The study also found that people who had treatment failure preceded by low-level viraemia were less likely to achieve viral resuppression on their first-line regimen (adjusted odds ratio 0.92) and more likely to need to switch to second-line treatment (aOR 1.02) when compared to people who experienced treatment failure without any previous evidence of low-level viraemia.
A total of 3854 people met the criteria for a switch to second-line treatment; 41% eventually switched treatment. They spent a median of 59 weeks with viral load above 1000 copies/ml before being switched to second-line treatment (current guidelines recommend that the switch should take place no more than 12 weeks after the first detection of virological failure).
“Our results show that any detectable viral load between 51 and 999 copies per ml leads to poorer treatment outcomes than successful virological suppression of less than 50 copies per ml,” write the investigators.
“We recommend that WHO guidelines explicitly incorporate low-level viraemia as an early warning signal that deserves clinical action, including intensification of adherence counselling and repeat viral load testing.”
The authors dismiss the idea that adoption of drugs with a higher genetic barrier to development of resistance will minimise the risk of treatment failure, pointing out that patients on second-line regimens containing a boosted protease inhibitor were just as likely to experience treatment failure as people on first-line treatment containing a non-nucleoside reverse transcriptase inhibitor after low-level viraemia.

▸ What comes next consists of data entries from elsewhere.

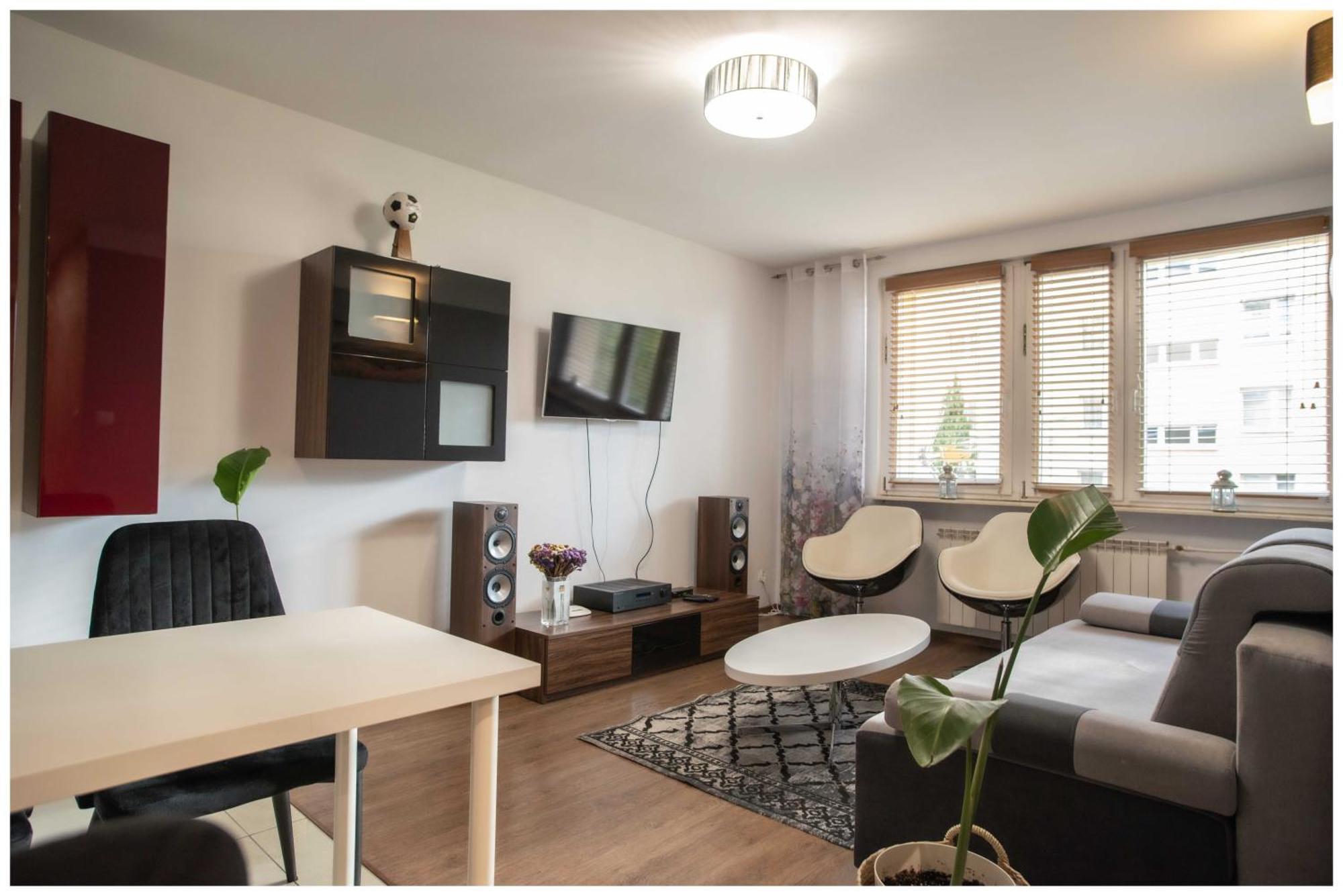 Apartament Zdrojowy Daire Busko-Zdrój Dış mekan fotoğraf
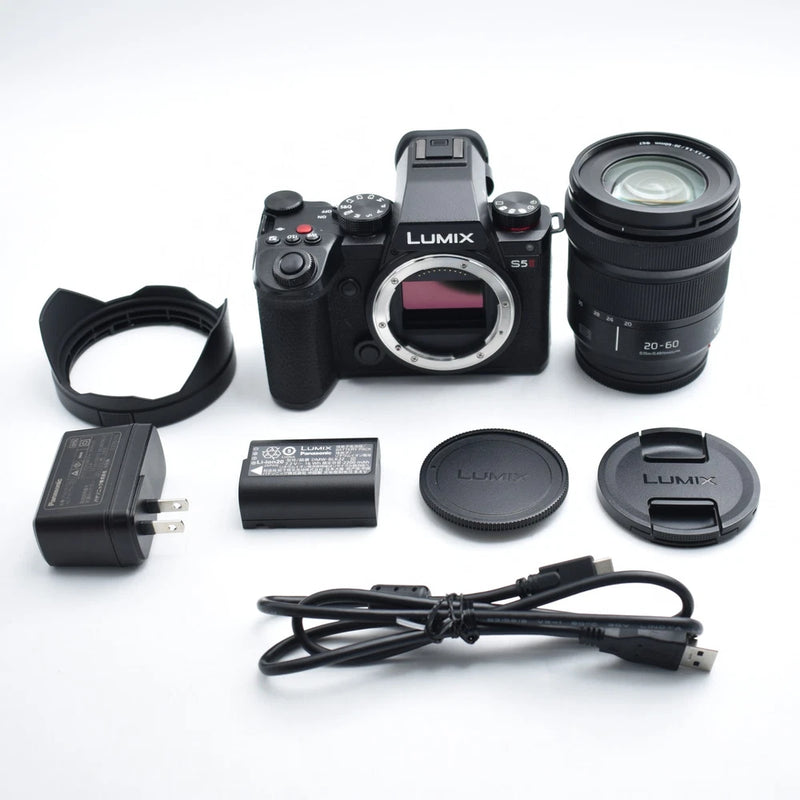 ¡¾NearMINT¡¿Panasonic LUMIX DC-S5M2K Standard Zoom Lens Kit Japan B#11642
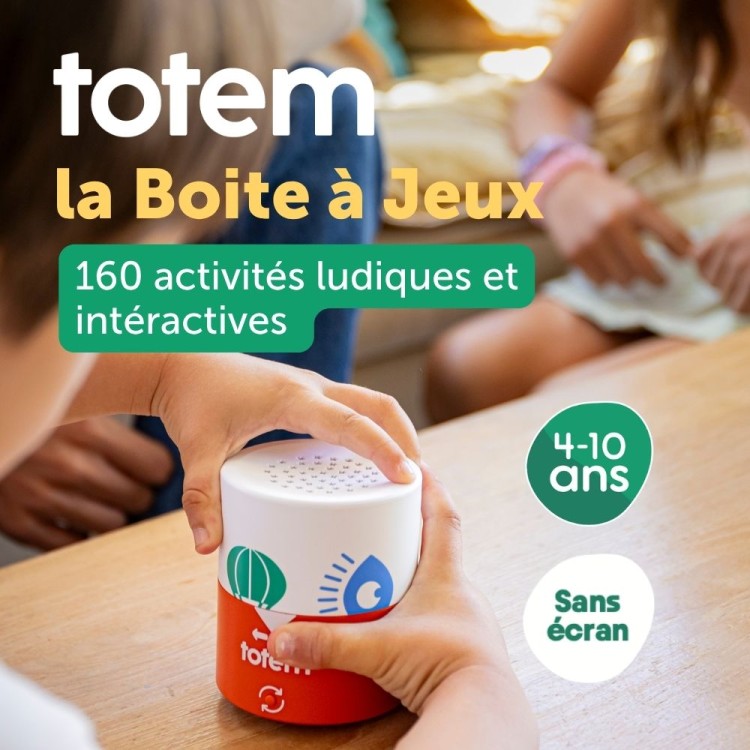Totem, 160 jeux ludiques sans écran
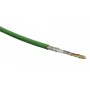 Hyperline SFUTP4-C5E-S24-IN-LSZH-GN-305 (305 м) Кабель витая пара SF/UTP, категория 5e, 4 пары (24 AWG), одножильный (solid), экран - фольга + медная оплетка, LSZH, –20°C – +75°C, зеленый - гарантия:15 лет компонентная, 25 лет системная Hyperline SFUTP4-C5E-S24-IN-LSZH-GN-305 (305 м) Кабель витая пара SF/UTP, категория 5e, 4 пары (24 AWG), одножильный (solid), экран - фольга + медная оплетка, LSZH, –20°C – +75°C, зеленый - гарантия:15 лет компонентная, 25 лет системная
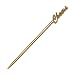 6" Plastic Cheers Script Wedding, Party, Celebration Swizzle Sticks/Cocktail Picks, Set of 48, Gold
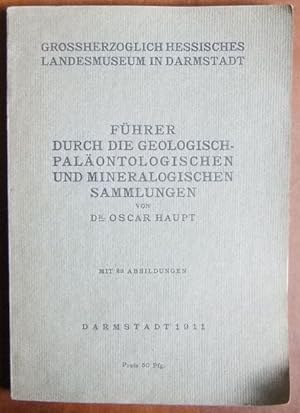 Führer durch die geologisch-paläontologischen und mineralogischen Sammlungen.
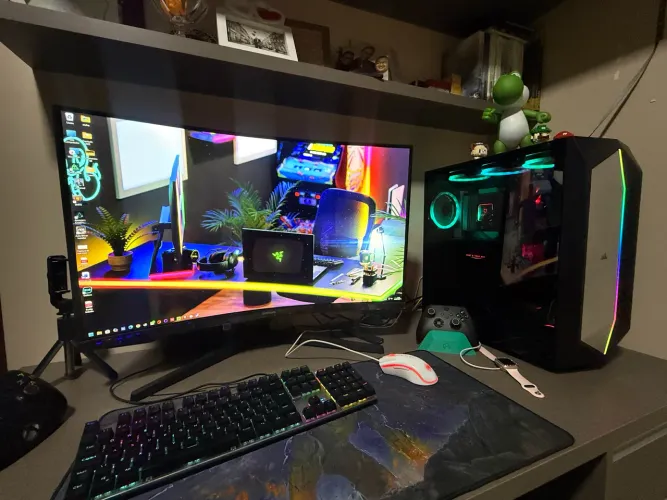 PC Gamer AMD RYZEN 9 / 9070XT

A potential obstacle to improving detection of treatment failure lies in the adoption of point-of-care viral load assays and dried-blood spot sampling that may not be able to detect viral load below 1000 copies/ml, the authors note.
In an accompanying Comment article, Antonella Castagna and Laura Galli of San Raffaele University, Milan, emphasise the importance of improving adherence support, especially the elimination of structural barriers to adherence such as restrictions on medication pick-up from clinics, monthly dispensing of medication and greater distances to travel to collect medication.